Low BMD, impaired bone microarchitecture present in amenorrheic athletes


Free abstract

MedWire News: Young amenorrheic athletes (AA) have low bone mineral density (BMD) and impaired bone microarchitecture, despite undertaking weight-bearing exercise, compared with eumenorrheic athletes (EA) and non-athletes, show US study findings.

The results are of importance, given that abnormal bone microarchitecture is an independent predictor of fracture risk, especially during a critical time of bone accrual, say the researchers.

"Our study demonstrates for the first time the differing impact of athletic weight-bearing activity versus amenorrhea (and associated estrogen deficiency) on bone microarchitecture in adolescent and young athletes," report Madhusmita Misra (Massachusetts General Hospital and Harvard Medical School, Boston) and co-authors.

For the study, the team compared BMD and bone microarchitecture in 16 AA, 18 EA, and 16 non-athletes using dual-energy X-ray absorptiometry and high-resolution peripheral quantitative computed tomography.

There were no significant differences between the groups in terms of bone age, body mass index, vitamin D levels, or age (15-21 years).

Compared with EA and non-athletes, AA had significantly lower BMD scores (0.82-0.95 g/cm2 vs 0.91-1.06 g/cm2 and 0.83-1.01 g/cm2, respectively) and BMD Z-scores (-1.66 vs -0.62 and -0.36, respectively).

However, EA had significantly higher femoral neck and hip BMD Z-scores compared with AA and non-athletes, at 0.21 versus -0.64 and -0.62, and 0.80 versus -0.36 and -0.41, respectively. These differences remained significant after controlling for bone age and height.

Bone microarchitecture analysis showed that at the weight-bearing tibia, both groups of athletes had greater total area, trabecular area, and cortical perimeter than non-athletes. Cortical area, total density, and thickness were lower among AA.
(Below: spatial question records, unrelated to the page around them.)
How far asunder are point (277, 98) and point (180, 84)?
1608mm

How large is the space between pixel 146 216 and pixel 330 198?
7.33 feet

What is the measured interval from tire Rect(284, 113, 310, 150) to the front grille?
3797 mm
The researchers suggest that the higher tibial cortical area seen in EA versus AA and non-athletes may be due to the cortical perimeter expanding outward in weight-bearing bone secondary to exercise, whereas expansion of the endocortical circumference is prevented by estradiol.

In contrast, greater total area and cortical perimeter were not observed in athletes at the ultradistal radius, a non-weight bearing site. "This suggests that forces exerted on the tibia through weight-bearing exercise likely contribute to increased total cross-sectional area in athletes," say the researchers.

Furthermore, AA had lower trabecular numbers and higher trabecular separation compared with EA and non-athletes. After controlling for bone maturity, nutritional status, and lean mass, grouping accounted for 18-24% of the variability in tibial trabecular number and separation.

Regression analysis revealed that menarchal and bone age were significant predictors of total bone density, contributing to 44% and 40% of the variability at the radius and tibia, respectively. Indeed, later menarchal age was an important determinant of impaired microarchitecture.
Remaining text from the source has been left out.